Ta dwupłytowa kompilacja to moim zdaniem szczyt całej serii. Nie twierdzę, że wszystkie poprzednie płyty NE były kiepskie. Wręcz przeciwnie - klasy doboru kawałków i sposobu miksowania nie można im zarzucić. Jednak to właśnie na Expeditions znajduje się wiele moich prywatnych faworytów z grona progressive, do których wracam po dziś dzień z taką samą radością jak dawniej
Pierwsza Ekspedycja wyrusza dużo dalej od tej drugiej. Już samo intro w postaci 'Tyrantanic' w genialnym miksie samych Breederów powala, nie mówiąc o następnych numerach: breakbeatowe 'Stage One', 'Morning Glory' (nie odgadnięte w moim konkursie ID ), Jayn Hanna w interpretacji Markusa Schulza i Cl McSpaddena jako Edge Factor, pompujący 'Expand The Room' od Proper Filthy Naughty, a dalej, hmmm... najlepszy numer z całego 'Xpander EP', czyli 'Belfunk'. Moc, melodia, genialny break. 'I Know You Love Me Too' w interpretacji Van Bellena (ten remix na dobre ustawił go w czołówce remixerów melodyjnego progressive), 'Micromega' w remixie Andy'ego Jarrod'a i Barry'ego Gilbey'a, końcowy kawałek przemilczę.

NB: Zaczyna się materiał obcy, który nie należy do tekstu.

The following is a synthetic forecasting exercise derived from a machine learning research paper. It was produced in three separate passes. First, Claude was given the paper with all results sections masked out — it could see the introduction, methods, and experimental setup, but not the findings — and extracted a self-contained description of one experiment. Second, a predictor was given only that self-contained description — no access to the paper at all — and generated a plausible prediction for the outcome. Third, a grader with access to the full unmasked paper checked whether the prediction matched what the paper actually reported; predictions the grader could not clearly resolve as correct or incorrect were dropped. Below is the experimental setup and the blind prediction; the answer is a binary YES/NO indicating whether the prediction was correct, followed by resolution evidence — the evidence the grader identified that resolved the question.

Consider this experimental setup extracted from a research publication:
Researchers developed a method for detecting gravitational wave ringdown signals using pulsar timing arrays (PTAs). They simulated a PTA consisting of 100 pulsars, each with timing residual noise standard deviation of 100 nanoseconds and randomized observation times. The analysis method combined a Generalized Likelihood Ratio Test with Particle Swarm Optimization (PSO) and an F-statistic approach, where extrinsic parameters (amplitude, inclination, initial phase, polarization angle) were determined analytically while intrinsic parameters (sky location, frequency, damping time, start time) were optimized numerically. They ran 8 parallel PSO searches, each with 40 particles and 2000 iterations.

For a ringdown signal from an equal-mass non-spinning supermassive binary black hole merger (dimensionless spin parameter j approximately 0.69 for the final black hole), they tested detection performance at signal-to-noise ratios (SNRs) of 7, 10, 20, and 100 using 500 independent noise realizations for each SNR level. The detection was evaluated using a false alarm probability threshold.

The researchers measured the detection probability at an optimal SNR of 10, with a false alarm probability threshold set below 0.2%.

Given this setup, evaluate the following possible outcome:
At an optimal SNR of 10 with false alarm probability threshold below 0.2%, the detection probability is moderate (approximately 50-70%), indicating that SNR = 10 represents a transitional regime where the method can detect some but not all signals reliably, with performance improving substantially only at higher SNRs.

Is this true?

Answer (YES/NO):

Druga Ekspedycja jest mniej melodyjna, za to ma więcej energii. Wspomnę moje ulubione momenty: Mouvement Perpetuel, Seaside Atmosphere, Pure, czyli Justin Scott Dixon, no i 'Gamelan' od Czerwonego Diabła - najlepszy moment na płycie. RR Workshop, nie tak dawno reaktywowany, ze swoim 'Mess With Da Bull'. 'The Chain' Breedera, a na koniec 'The Silence' Darey'a w remixie Mike'a Koglina, który wiele osób uważało za autorski utwór Sashy i Digweeda, coverujący Depeszów.